● **GOAL OF THE EXERCISE**
Take the lines from the beginning of the data below through the line holding "Vince - Ribbed Long Sleeve Top - Lyst" and return exactly those.

[[ DATA SUPPLIED, beginning ]]

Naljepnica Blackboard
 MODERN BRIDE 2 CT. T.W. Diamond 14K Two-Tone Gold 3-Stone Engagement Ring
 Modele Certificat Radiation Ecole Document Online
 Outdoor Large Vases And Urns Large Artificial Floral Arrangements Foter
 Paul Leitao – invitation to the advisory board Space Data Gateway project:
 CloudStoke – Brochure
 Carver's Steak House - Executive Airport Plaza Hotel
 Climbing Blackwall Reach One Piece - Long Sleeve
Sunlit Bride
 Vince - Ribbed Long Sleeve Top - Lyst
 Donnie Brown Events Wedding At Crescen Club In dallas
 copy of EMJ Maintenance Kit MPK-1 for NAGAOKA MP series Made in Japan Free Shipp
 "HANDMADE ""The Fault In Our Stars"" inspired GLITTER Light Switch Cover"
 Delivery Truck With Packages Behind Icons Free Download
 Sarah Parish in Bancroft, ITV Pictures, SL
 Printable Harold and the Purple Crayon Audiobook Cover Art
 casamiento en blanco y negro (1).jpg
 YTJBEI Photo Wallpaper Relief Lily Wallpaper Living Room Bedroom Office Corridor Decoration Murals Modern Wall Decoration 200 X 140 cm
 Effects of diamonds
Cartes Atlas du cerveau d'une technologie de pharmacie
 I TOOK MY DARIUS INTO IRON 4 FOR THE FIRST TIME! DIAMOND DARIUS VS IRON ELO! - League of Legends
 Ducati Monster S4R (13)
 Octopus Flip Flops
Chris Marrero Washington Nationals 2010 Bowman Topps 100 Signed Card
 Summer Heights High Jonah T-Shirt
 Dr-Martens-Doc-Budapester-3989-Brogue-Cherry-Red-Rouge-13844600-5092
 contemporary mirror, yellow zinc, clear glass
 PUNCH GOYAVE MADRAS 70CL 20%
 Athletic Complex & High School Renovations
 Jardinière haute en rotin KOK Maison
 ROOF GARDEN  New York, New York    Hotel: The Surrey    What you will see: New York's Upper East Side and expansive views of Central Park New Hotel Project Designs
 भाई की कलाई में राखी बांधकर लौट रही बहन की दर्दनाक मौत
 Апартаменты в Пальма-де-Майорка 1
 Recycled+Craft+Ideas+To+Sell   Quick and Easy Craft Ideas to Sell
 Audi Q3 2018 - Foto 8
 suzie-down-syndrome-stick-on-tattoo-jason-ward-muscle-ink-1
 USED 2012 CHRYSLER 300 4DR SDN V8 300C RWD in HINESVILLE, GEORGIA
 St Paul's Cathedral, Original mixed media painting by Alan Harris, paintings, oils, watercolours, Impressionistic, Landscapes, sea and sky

[[ DATA SUPPLIED, end ]]

● **SOLUTION TO THIS TASK**
Naljepnica Blackboard
 MODERN BRIDE 2 CT. T.W. Diamond 14K Two-Tone Gold 3-Stone Engagement Ring
 Modele Certificat Radiation Ecole Document Online
 Outdoor Large Vases And Urns Large Artificial Floral Arrangements Foter
 Paul Leitao – invitation to the advisory board Space Data Gateway project:
 CloudStoke – Brochure
 Carver's Steak House - Executive Airport Plaza Hotel
 Climbing Blackwall Reach One Piece - Long Sleeve
Sunlit Bride
 Vince - Ribbed Long Sleeve Top - Lyst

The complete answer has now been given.